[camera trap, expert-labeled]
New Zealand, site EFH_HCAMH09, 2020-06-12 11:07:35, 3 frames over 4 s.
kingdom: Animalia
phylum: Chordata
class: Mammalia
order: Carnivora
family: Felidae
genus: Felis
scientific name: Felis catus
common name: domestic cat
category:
■ ■ ■ ■ ■
◆ What is required ◆
What goes in the answer is the run of lines from the one holding "order: Carnivora" to the end of the entries, reproduced exactly and with nothing else.

◆ Exercise solution ◆
order: Carnivora
family: Felidae
genus: Felis
scientific name: Felis catus
common name: domestic cat
category:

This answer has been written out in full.